Collect every line in the items below that contains the word "nearest". Letter case matters.

** Records provided **
[start]

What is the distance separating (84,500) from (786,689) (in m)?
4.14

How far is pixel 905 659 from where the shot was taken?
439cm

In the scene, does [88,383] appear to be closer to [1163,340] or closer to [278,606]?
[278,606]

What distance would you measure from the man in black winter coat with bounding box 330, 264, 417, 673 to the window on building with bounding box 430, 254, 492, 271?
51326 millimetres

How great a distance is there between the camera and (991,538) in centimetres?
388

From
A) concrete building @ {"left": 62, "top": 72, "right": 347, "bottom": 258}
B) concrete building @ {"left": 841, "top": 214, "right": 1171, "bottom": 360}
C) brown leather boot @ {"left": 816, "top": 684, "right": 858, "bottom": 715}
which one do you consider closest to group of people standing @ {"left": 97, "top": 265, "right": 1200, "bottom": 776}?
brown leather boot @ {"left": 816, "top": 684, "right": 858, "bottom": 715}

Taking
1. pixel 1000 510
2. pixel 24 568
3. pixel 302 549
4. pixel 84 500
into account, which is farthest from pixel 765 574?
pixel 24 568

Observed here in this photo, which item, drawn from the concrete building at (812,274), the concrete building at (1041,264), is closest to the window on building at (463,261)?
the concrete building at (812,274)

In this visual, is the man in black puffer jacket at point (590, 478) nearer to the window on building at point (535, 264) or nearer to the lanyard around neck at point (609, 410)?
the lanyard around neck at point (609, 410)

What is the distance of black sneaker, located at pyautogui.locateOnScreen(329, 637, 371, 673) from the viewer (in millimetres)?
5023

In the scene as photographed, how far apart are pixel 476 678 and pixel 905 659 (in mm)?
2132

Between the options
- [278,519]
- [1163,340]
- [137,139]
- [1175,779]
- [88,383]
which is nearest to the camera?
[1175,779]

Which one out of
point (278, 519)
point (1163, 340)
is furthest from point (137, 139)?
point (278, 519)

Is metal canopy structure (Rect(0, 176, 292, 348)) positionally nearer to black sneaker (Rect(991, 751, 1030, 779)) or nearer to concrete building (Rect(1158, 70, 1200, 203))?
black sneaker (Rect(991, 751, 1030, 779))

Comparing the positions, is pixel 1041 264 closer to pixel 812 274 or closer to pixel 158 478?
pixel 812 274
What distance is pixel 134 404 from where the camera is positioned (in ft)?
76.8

[end]
[start]

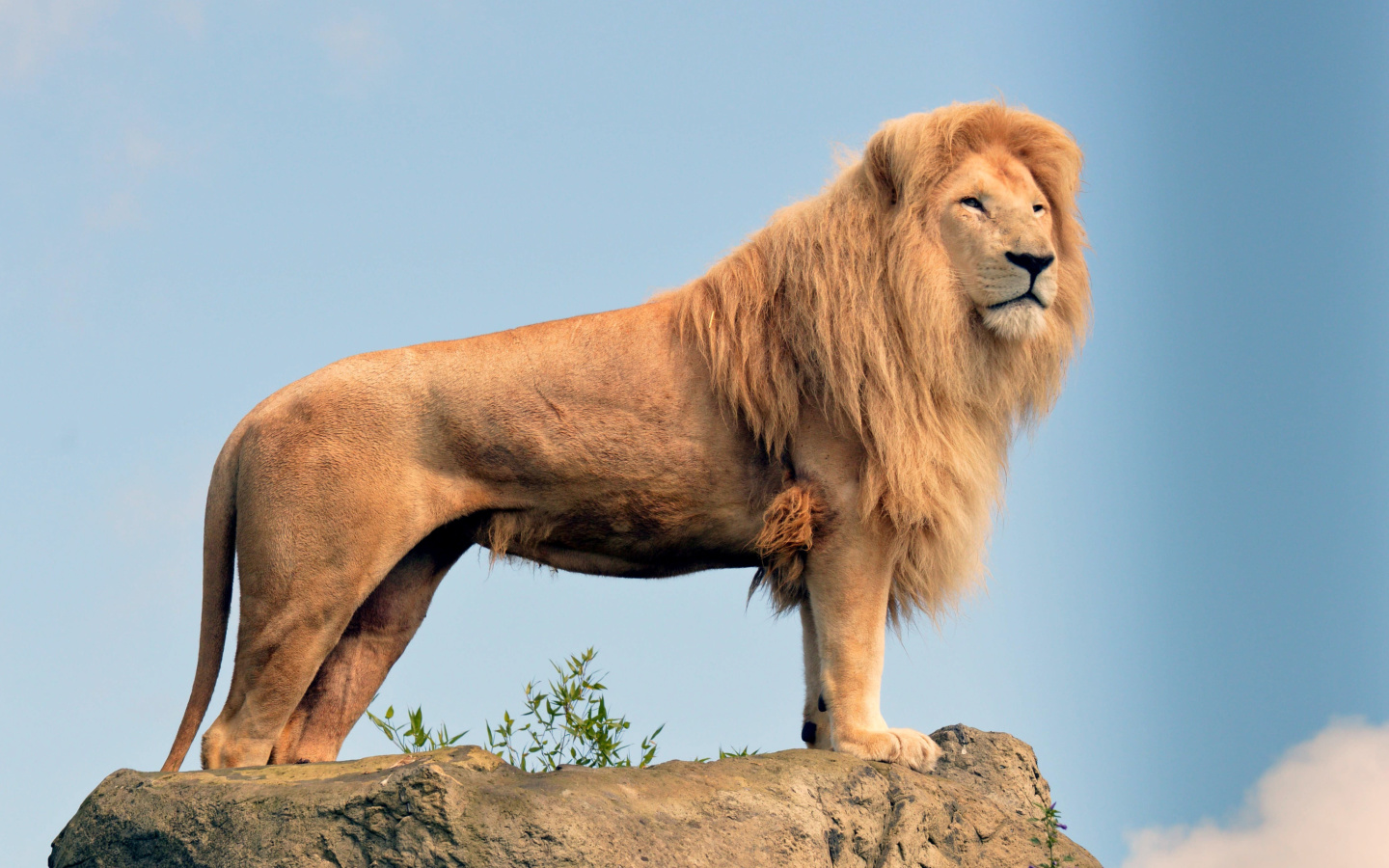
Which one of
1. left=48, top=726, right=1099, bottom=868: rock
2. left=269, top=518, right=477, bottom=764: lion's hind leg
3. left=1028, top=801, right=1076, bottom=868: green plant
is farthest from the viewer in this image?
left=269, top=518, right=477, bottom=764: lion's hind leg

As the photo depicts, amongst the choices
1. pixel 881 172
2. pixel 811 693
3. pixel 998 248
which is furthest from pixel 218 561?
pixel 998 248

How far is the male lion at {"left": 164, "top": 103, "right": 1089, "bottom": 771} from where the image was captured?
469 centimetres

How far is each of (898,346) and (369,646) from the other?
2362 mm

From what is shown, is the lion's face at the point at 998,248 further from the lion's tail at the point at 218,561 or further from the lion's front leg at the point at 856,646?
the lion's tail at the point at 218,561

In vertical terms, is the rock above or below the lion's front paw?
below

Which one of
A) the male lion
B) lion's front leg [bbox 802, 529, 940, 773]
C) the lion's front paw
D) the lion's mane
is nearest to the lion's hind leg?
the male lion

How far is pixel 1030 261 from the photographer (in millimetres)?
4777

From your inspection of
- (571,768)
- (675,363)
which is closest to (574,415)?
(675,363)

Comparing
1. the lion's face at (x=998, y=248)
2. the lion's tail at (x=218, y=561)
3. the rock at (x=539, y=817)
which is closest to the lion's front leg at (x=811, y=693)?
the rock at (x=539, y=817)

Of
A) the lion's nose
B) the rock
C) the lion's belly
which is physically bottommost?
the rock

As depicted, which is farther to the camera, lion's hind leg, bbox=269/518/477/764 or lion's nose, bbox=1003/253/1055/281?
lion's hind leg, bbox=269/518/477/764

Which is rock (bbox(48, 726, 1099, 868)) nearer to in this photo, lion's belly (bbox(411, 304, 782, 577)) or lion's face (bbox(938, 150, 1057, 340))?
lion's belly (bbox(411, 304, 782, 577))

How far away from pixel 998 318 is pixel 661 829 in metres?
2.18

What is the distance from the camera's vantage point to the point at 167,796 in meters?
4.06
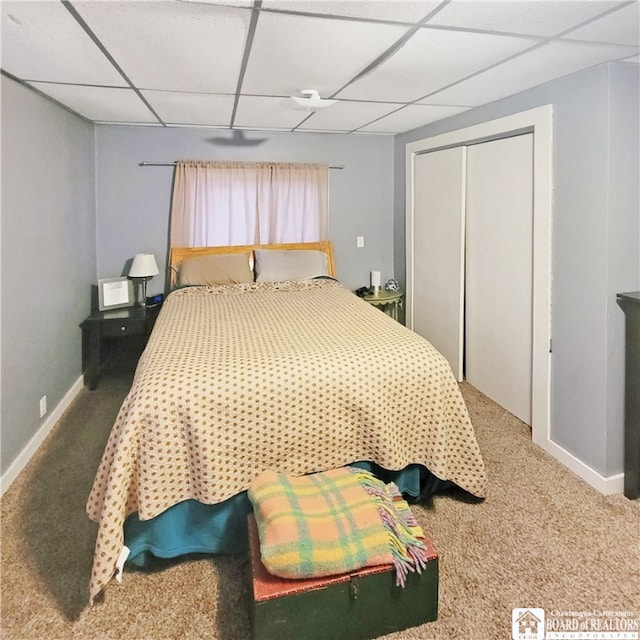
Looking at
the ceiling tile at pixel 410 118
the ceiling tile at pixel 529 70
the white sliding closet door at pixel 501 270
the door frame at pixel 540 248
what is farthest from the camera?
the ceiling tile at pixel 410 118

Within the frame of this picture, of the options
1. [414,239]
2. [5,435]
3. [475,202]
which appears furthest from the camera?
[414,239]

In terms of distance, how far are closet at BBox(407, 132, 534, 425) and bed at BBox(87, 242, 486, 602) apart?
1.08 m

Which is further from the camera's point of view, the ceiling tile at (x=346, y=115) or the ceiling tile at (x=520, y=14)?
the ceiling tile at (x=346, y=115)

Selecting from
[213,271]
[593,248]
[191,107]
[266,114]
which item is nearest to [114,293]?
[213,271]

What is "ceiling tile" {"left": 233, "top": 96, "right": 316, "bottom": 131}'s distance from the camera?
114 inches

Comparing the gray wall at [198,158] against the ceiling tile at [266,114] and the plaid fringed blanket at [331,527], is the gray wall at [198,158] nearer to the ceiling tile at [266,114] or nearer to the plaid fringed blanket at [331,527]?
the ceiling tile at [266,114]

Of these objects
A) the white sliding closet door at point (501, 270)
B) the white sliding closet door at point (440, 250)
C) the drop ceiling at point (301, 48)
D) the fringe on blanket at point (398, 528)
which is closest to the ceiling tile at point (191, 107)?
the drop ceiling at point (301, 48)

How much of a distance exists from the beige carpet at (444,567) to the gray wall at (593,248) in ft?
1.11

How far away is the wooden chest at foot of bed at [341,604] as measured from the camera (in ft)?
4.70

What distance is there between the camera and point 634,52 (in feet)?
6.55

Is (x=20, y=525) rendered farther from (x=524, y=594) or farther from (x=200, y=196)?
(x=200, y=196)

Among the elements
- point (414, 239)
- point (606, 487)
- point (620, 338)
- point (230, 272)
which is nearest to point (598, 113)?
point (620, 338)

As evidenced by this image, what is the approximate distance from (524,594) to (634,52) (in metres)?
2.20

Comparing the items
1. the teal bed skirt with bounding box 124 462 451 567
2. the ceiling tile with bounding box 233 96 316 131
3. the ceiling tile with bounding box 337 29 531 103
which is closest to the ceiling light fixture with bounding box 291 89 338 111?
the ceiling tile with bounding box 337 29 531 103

[end]

** Answer in full **
which is nearest to the camera?
is nearest to the lion's hind leg?
which item is nearest to [114,293]?
which is nearest to point (598, 113)?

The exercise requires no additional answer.